With a stroke of the president’s pen, the Paycheck Protection Program Flexibility Act (PPPFA) brought desperately needed reform to well-meaning financial relief measures that have been rocked by confusion, lack of transparency, and monetary shortfalls.

Signed into law by President Trump on June 5, the new bill modifies provisions related to the forgiveness of loans made to small businesses under the original Paycheck Protection Program (PPP) passed by Congress in March as part of the CARES Act. It also provides additional options for small businesses that have taken—or will take—PPP loans. Under the PPPFA, practices still in the process of applying for loans now have until June 30 to gain approval.

NEWStat reached out to Marsha Heinke, DVM, EA, CPA, CVPM, owner of Veterinary Practice Made Perfect, a veterinary consulting and accounting firm, and author of Practice Made Perfect: A Complete Guide to Veterinary Practice Management, Second Edition, for help in understanding how the changes affect veterinarians.

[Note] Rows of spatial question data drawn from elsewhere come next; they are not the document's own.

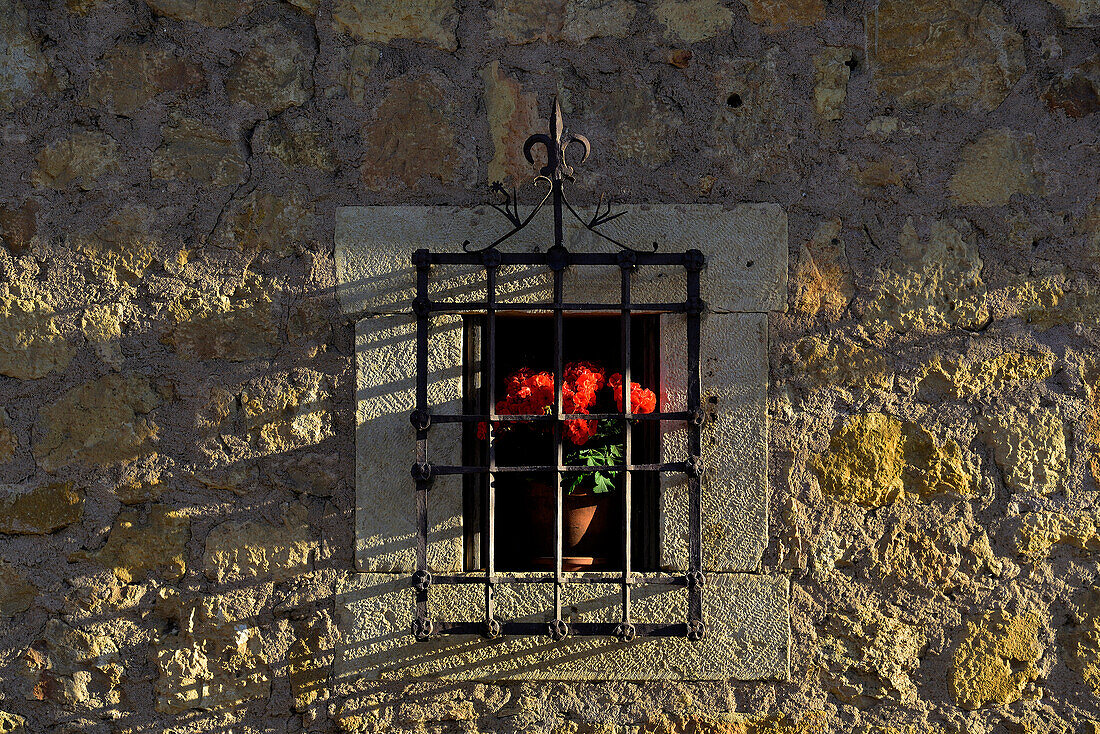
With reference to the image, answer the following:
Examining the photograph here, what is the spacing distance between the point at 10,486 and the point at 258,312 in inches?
32.3

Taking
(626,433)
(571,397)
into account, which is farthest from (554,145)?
(626,433)

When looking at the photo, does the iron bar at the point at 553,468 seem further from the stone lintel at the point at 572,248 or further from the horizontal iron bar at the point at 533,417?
the stone lintel at the point at 572,248

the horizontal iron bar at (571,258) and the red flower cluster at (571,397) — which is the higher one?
the horizontal iron bar at (571,258)

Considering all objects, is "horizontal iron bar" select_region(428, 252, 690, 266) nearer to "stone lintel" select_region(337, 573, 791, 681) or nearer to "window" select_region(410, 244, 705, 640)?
"window" select_region(410, 244, 705, 640)

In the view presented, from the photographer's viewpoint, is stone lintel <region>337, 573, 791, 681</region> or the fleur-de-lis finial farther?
stone lintel <region>337, 573, 791, 681</region>

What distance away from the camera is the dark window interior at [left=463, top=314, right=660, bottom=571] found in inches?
83.9

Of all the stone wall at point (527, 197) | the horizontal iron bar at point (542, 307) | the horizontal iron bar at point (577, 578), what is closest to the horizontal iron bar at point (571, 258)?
the horizontal iron bar at point (542, 307)

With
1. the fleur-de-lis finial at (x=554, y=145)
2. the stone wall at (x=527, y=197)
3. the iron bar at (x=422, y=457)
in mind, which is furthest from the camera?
the stone wall at (x=527, y=197)

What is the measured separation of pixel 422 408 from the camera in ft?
6.54

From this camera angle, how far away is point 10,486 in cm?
208

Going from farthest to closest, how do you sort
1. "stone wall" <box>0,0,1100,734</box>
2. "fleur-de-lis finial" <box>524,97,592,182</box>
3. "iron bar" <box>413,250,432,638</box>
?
1. "stone wall" <box>0,0,1100,734</box>
2. "iron bar" <box>413,250,432,638</box>
3. "fleur-de-lis finial" <box>524,97,592,182</box>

“The original CARES Act and Small Business Administration (SBA) guidance required borrowers to use the funds for specified purposes during the 56-day period (8 weeks) immediately following funding,” Heinke said. “The newly passed PPPFA adjusts the requirements, making it easier for borrowers to use the loan funds appropriately and to gain forgiveness.”

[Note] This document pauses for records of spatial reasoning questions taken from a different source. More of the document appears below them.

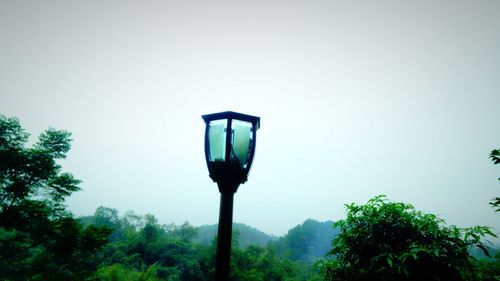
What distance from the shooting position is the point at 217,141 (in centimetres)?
276

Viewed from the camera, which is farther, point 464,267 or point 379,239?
point 379,239

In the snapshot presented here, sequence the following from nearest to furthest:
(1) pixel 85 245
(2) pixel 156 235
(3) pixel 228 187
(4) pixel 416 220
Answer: (3) pixel 228 187 → (4) pixel 416 220 → (1) pixel 85 245 → (2) pixel 156 235

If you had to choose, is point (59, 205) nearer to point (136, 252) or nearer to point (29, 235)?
point (29, 235)

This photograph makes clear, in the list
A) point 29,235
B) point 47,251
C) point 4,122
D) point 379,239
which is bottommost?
point 47,251

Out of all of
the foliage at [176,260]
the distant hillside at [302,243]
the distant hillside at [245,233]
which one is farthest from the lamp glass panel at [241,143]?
the distant hillside at [245,233]

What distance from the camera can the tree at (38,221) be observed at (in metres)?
11.7

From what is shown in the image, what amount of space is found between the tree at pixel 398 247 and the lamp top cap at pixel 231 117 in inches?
127

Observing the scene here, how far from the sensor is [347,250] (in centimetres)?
522

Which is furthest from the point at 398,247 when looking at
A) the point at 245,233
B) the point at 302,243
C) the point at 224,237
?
the point at 245,233

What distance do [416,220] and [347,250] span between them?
59.6 inches

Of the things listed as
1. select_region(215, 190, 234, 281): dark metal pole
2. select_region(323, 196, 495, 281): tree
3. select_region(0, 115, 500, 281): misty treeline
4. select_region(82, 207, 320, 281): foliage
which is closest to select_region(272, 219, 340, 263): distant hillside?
select_region(82, 207, 320, 281): foliage

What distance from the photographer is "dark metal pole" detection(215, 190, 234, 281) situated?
2332 millimetres

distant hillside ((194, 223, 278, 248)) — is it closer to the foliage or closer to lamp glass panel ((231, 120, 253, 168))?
the foliage

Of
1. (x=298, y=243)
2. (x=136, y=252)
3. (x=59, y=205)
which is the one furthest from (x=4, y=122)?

One hundred percent of the loans can be forgiven if those requirements are met.

Here are the other major changes mandated by the bill’s passage:

  • The amount of time an employer has to use the loan is now 24 weeks (up from the original 8 weeks)
  • Borrowers have until 10 months past the end of that 24-week period to apply for forgiveness
  • The amount the employer is required to use on payroll in order to qualify for forgiveness has decreased from 75% to 60%
  • Any practices gaining a PPP loan between June 5 and June 30 will have five years to repay any loan proceeds that are not forgiven
  • Practices with PPP loans prior to June 5 will continue to have two-year repayment periods unless they’re able to renegotiate terms with their lenders
  • The date to rehire staff is delayed until December 31

With the PPPFA easing requirements and the SBA promising to release updated rules and guidance (including a modified loan-forgiveness application), Heinke says that many veterinary practice borrowers might want to wait a few weeks before taking any action to see if new instructions will make the loan-forgiveness application process less painful: “Many [found] the SBA’s PPP loan-forgiveness application to be complicated,” in large part due to the extensive benchmarks that borrowers had to meet.

The main takeaway?

According to Heinke, “Most veterinary practices should be able to attain 100% loan forgiveness,” thanks to the flexibility provided by the PPPFA.